I naturally asked what was happening. He said some customer had a box which would not permit logins at the console. When I asked for more, he just said he thought "the firewall was flapping", and others thought "it was the server". That firewall thing made no sense to me. Why would that stop logins at the console? He said it just takes the password and sits there forever. I said that short of some really horrible LDAP type rigging (which would be extremely uncommon for a single-whitebox hosting customer), local logins should Just Work, network or no.
He was able to boot into a rescue environment and mount the filesystem to look around, and logs seemed to indicate the box would come up normally from its own hard drive/filesystem. It just would not allow logins at the console. I figured, okay, let's find some way to be booted from that filesystem and also be in as root without going through login. Let's put in our own little crazy backdoor. I had him add this to /etc/inittab:
kb::kbrequest:/sbin/agetty -n -l /bin/bash tty12 115200
I had picked this up by snooping around on my old ServerBeach machine. They added it to their kickstarts back in those days, and it let them get a root shell at the console without needing any passwords. The trick is that by default, Alt+Up turns into a keyboard signal event to init, and it'll run whatever you put there. Then you just Alt+F12 over to the newly-created virtual console, and there's your shell.

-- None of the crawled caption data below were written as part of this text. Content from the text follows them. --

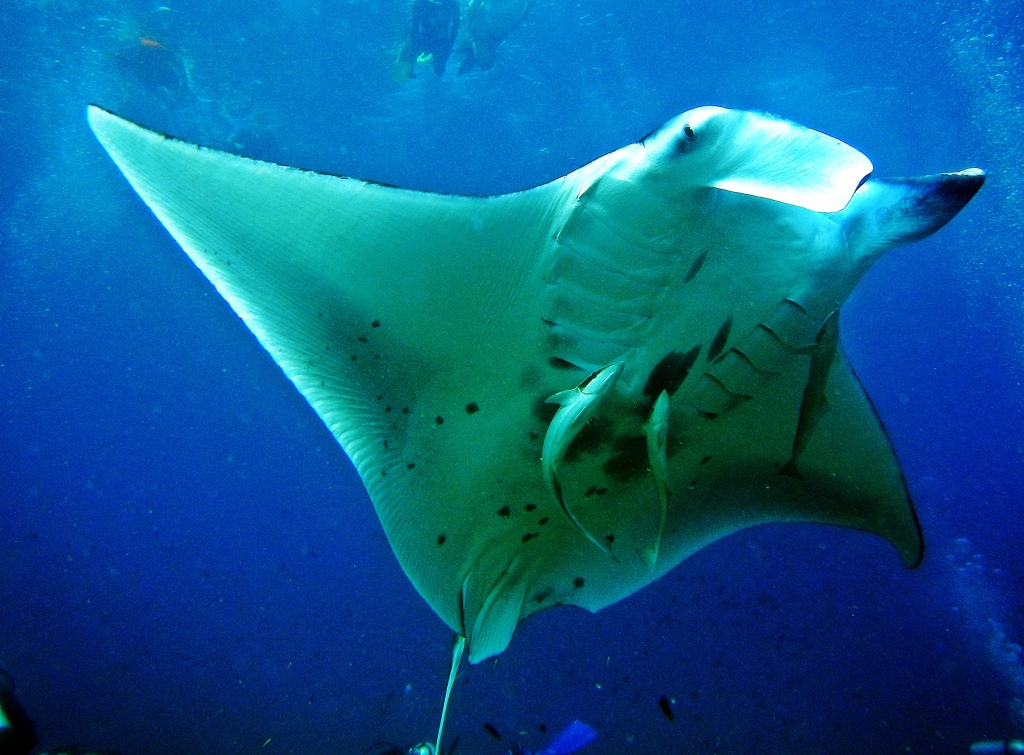 Giant Oceanic Manta Ray with cleaner fish, Maldives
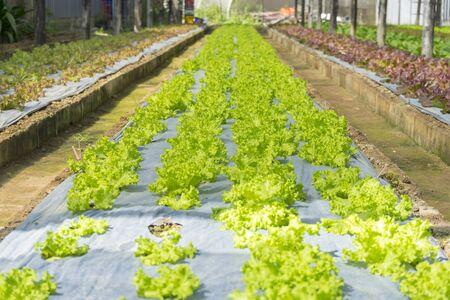 Green Oak on the hydroponics Farm,Organic Vegetable farm.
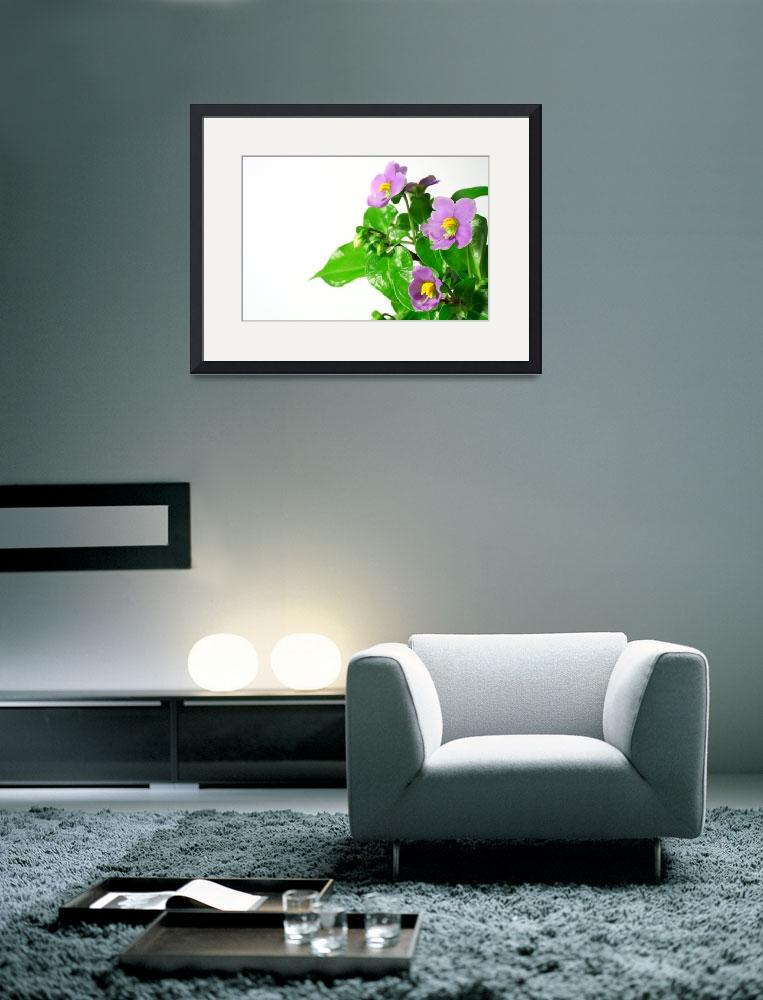 """""""Blooming persian violet&quot  (2008) by gavila"""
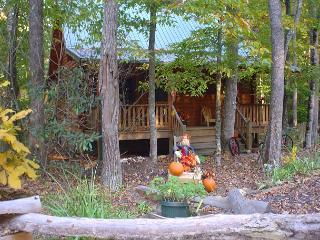 CHARMING CABIN ON MOUNTAIN STREAM WITH HOT TUB, GAME TABLE, GAS F/P & WIFI!
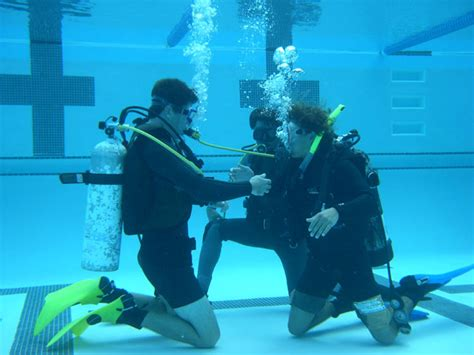 dive certifications pin scuba diving certification pictures on
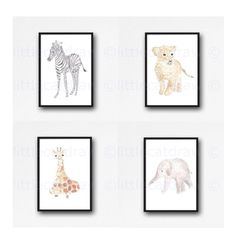 79 Best Baby Boy Boudoir Images Boudoir Powder Room Swoon Editions
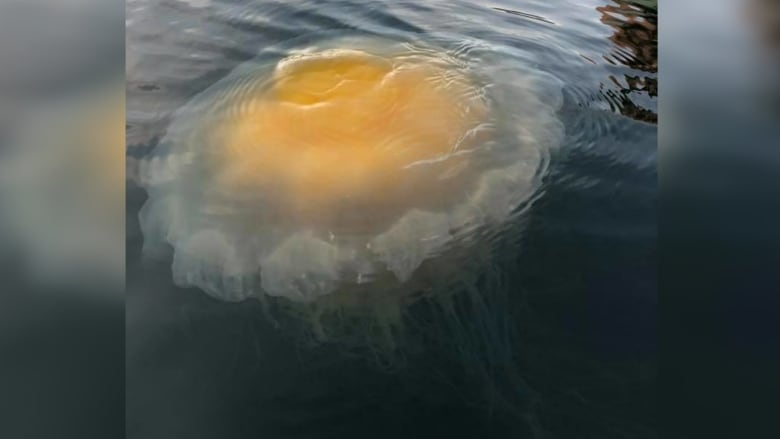 Massive 'fried egg' jellyfish spotted in B.C.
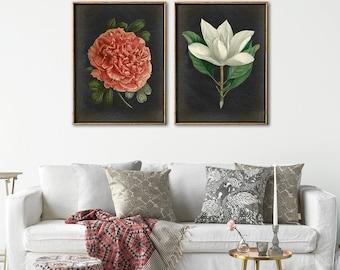 BOTANICAL Print SET of 2, Flowers Poster, Peony, Magnolia, Antique Botanical Posters, Vintage Flowers, Botany Prints, Botanical Painting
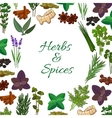 Spices and spicy herbs seasonings poster vector image vector image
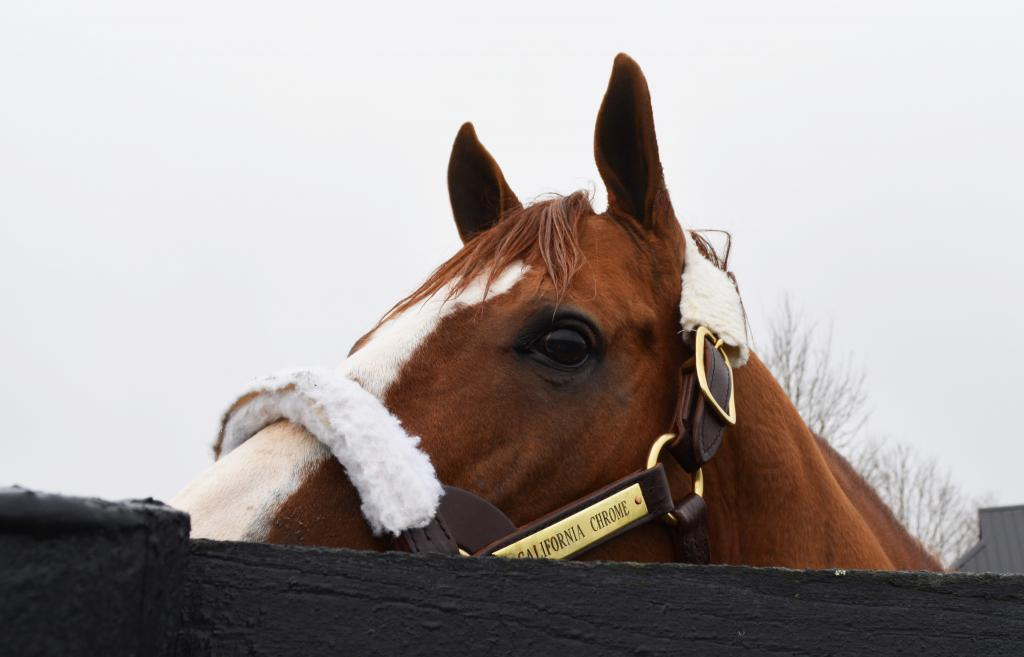 California Chrome eyes visitors to his paddock at Taylor Made. (Christina C. Moore photo)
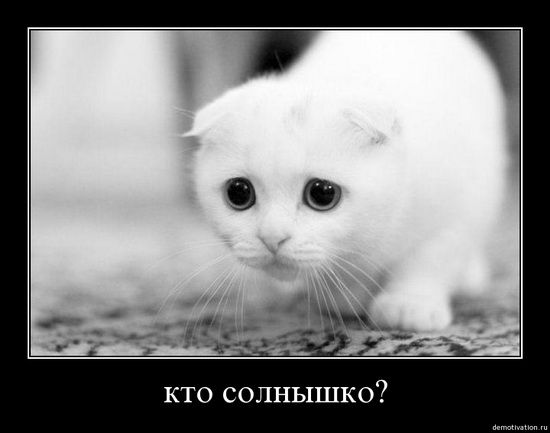 cats_so_funny15.jpg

My friend did this, then rebooted off the disk and gave it the magic poke to get the shell running, and dropped into it. I asked him to strace login, but he said "no trace output". This was driving me nuts, since I couldn't see the machine, couldn't touch the machine, and only knew what he was telling me. I needed to know more!

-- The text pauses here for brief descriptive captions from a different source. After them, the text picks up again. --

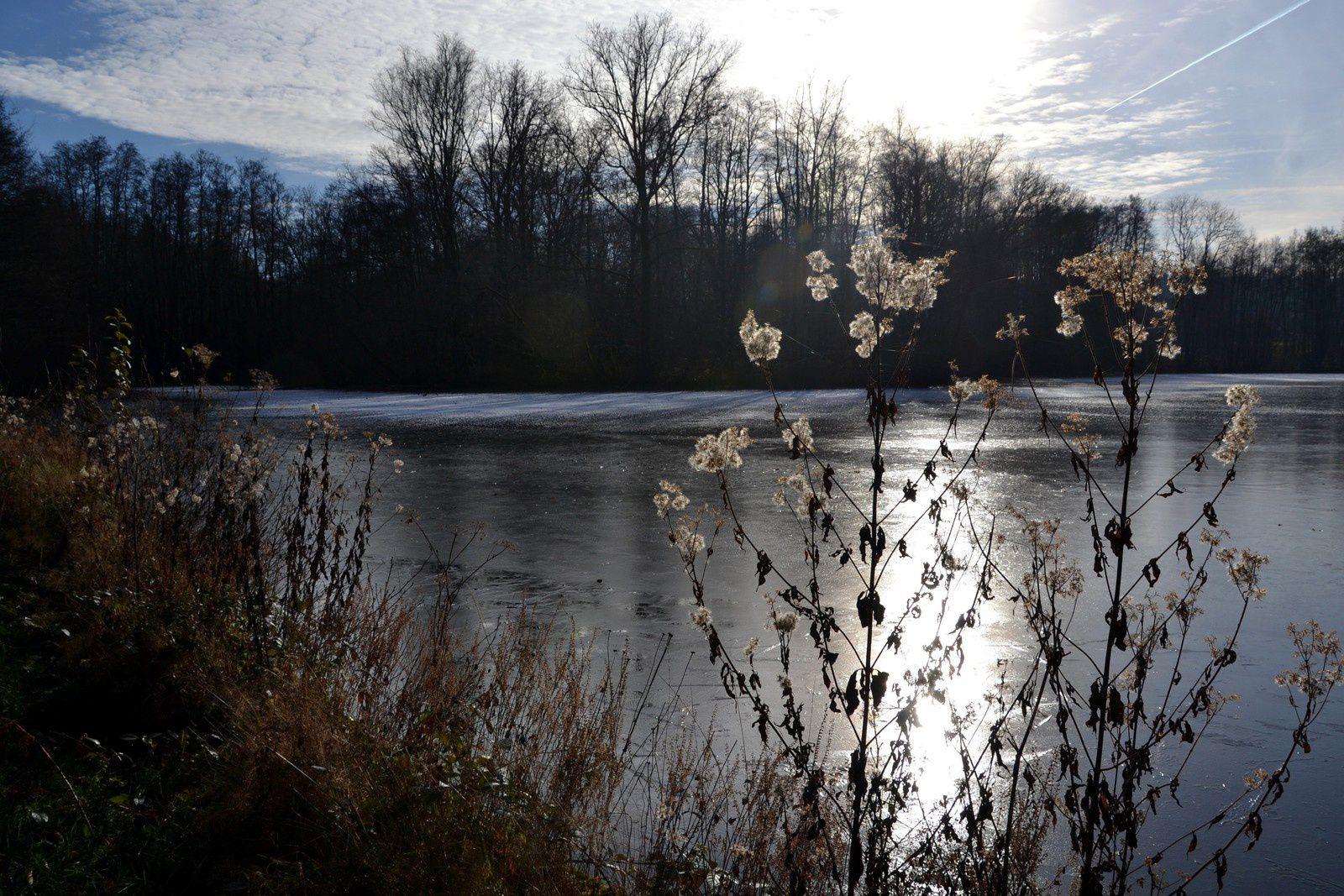 Ecromagny - Les Mille étangs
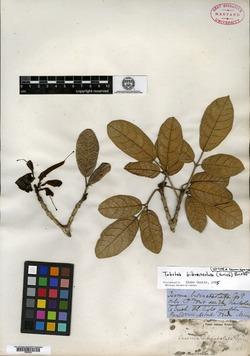 Image of Tabebuia bibracteolata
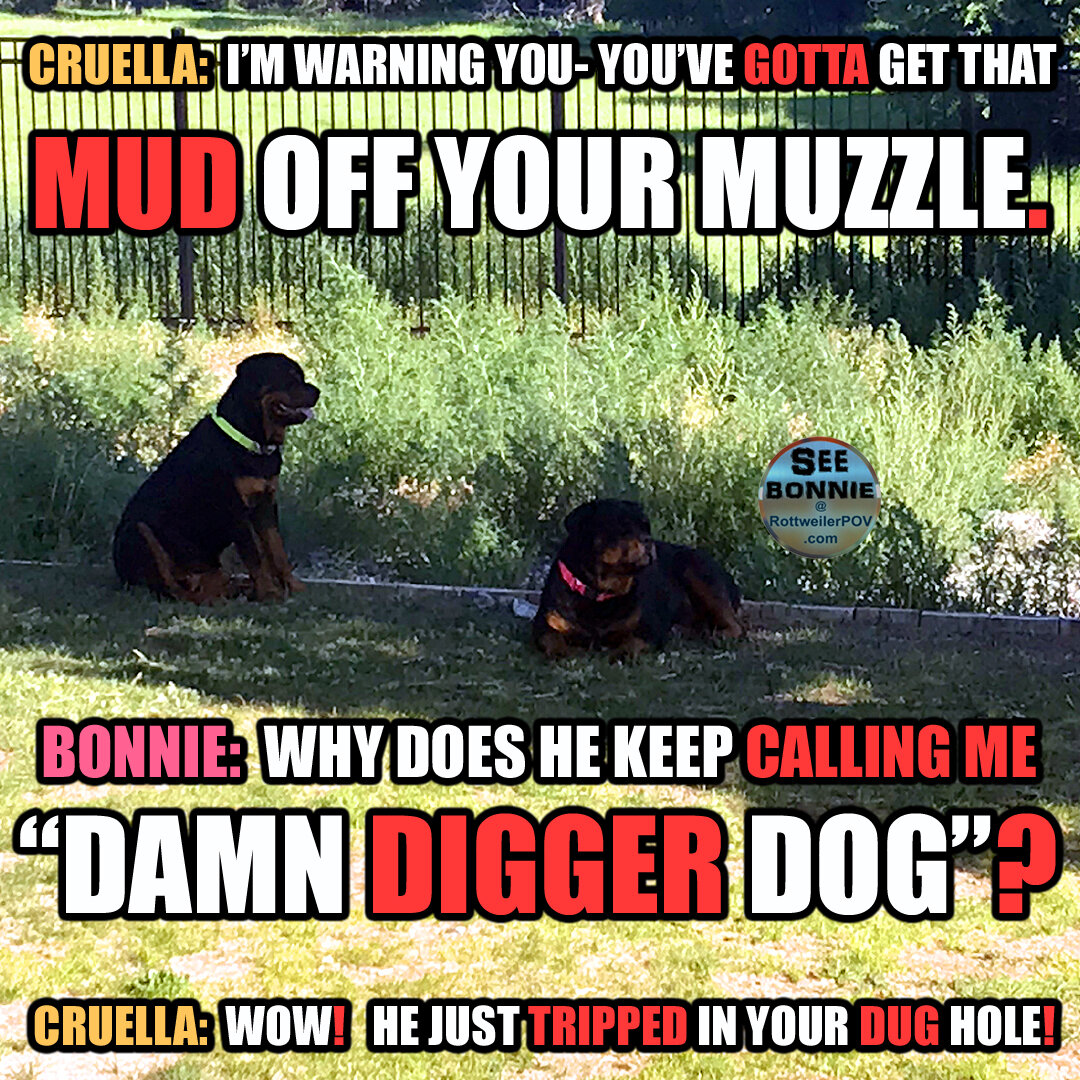 Rottweiler Memes for your Pleasure. Share please!-bonnie-digger-copy-1594953215-5f110dff3b8ce.jpg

Finally I just asked if he could grab a screen shot of his KVM session. I needed to see what he was seeing, and not just what he was choosing to tell me. The screenshot shown here is what he sent me, minus root's shadow password entry, which I have obliterated on purpose. Believe it or not, just looking at this was enough to troubleshoot the problem when coupled with what I already knew.
As soon as I saw this, I said: the disk is full. Stop auditd. He said "but the disk doesn't show full". I said well, then auditd is broken. Stop it and try again. He did that, and all of a sudden, logins started working as they should. Naturally, this was a WTF moment for him.
Here's what happened: auditd as shipped on certain RHEL installs of the day had a hard requirement for at least some % of free space on its filesystem. Once the system dropped below that, it would just refuse to do anything. I suspect this was some brain damage down in one of the PAM libraries which would just do blocking I/O forever instead of giving up.
Oct 4 04:02:04 web audbin: threshold 20.00 exceeded for filesystem /var/log/audit.d/. - free blocks down to 18.33%
It was made worse by the fact that auditd was usually responsible for the disk filling up! Those systems would make tons of audit files and yet would have no scheme for rotating them or otherwise keeping them from filling things up. That means given enough time or enough activity, it would create its own problem.
Learn enough about how systems behave and you too can be a strace ninja.